One can speculate that Apple neglected a speech platform because it thinks the technology isn’t ready for a large commercial rollout. Larson sees two problems. The first is in speech recognition, especially in outdoor environments where people tend to use their cell phones. The second is in natural language processing. At this point, it’s implausible for a handheld device to parse complex requests.
The solution might be IVR-styled dialogue in which an agent focuses user requests. "But here’s the neat thing," Larson says. "Rather than having people listen to the answer—because people have a hard time hearing—it will be displayed on that little screen.
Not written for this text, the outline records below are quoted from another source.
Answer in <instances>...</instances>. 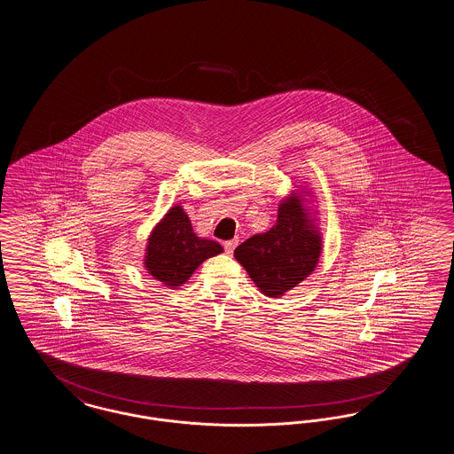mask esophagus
I'll list each match as a JSON object with an SVG mask.
<instances>
[{"label": "esophagus", "instance_id": "1", "mask_svg": "<svg viewBox=\"0 0 454 454\" xmlns=\"http://www.w3.org/2000/svg\"><path fill=\"white\" fill-rule=\"evenodd\" d=\"M238 245V238L235 239H230V241H224V252L228 254V255H231L233 254V250H235V247Z\"/></svg>", "mask_w": 454, "mask_h": 454}]
</instances>
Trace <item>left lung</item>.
I'll return each mask as SVG.
<instances>
[{"label":"left lung","mask_w":454,"mask_h":454,"mask_svg":"<svg viewBox=\"0 0 454 454\" xmlns=\"http://www.w3.org/2000/svg\"><path fill=\"white\" fill-rule=\"evenodd\" d=\"M300 194L282 199L276 224L248 238L235 250L260 293L281 298L304 281L317 267L322 254V237Z\"/></svg>","instance_id":"left-lung-1"}]
</instances>
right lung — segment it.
<instances>
[{"mask_svg":"<svg viewBox=\"0 0 454 454\" xmlns=\"http://www.w3.org/2000/svg\"><path fill=\"white\" fill-rule=\"evenodd\" d=\"M223 252L215 239L197 237L182 206H173L153 228L148 238L145 267L156 281L168 287L185 284L195 269Z\"/></svg>","mask_w":454,"mask_h":454,"instance_id":"obj_1","label":"right lung"}]
</instances>
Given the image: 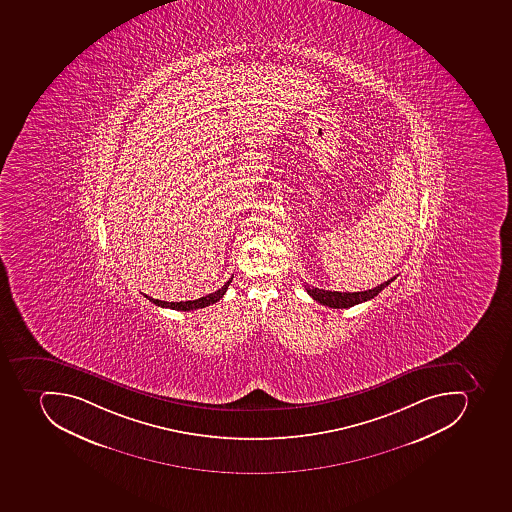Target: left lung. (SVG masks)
<instances>
[{"instance_id": "obj_1", "label": "left lung", "mask_w": 512, "mask_h": 512, "mask_svg": "<svg viewBox=\"0 0 512 512\" xmlns=\"http://www.w3.org/2000/svg\"><path fill=\"white\" fill-rule=\"evenodd\" d=\"M393 279L395 278L385 281L381 286H376L374 289H368V291L363 292L324 291V289L310 286H305V289H307L310 297H313V300L321 303V305H326V307L331 308H350L353 307V305H358V303L374 299L379 292L384 291L385 287L392 283Z\"/></svg>"}]
</instances>
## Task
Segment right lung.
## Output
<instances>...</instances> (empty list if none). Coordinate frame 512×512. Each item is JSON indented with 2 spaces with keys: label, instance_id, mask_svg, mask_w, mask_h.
<instances>
[{
  "label": "right lung",
  "instance_id": "right-lung-1",
  "mask_svg": "<svg viewBox=\"0 0 512 512\" xmlns=\"http://www.w3.org/2000/svg\"><path fill=\"white\" fill-rule=\"evenodd\" d=\"M233 281V278L229 279L228 283H225V286L218 289V291L212 292V294L205 295V297H201V299L197 300H186V302H164V300L152 299V297H148V295H144L146 299L151 300L154 305L157 307L164 308H172V310H180V311H191L197 310V308H205L212 305V303L218 302V300L226 294L228 291V286Z\"/></svg>",
  "mask_w": 512,
  "mask_h": 512
}]
</instances>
So we don’t have to develop grammars as we did before. It’s an IVR with visual output and voice input."
Thus far, however, this remains a pleasant fantasy, but there is hope that research from Google will add a spark to embedded speech interfaces. Google has already positioned itself as a major factor in speech search, and is now rumored to be in development of a Google Phone, or Gphone. Whispers in the blogosphere of such a device, which would reportedly be loaded with Google software, including Gmail, Google Talk, instant messaging, voice calling, and mapping, have been circulating for about a year, but have started to heat up again in recent weeks.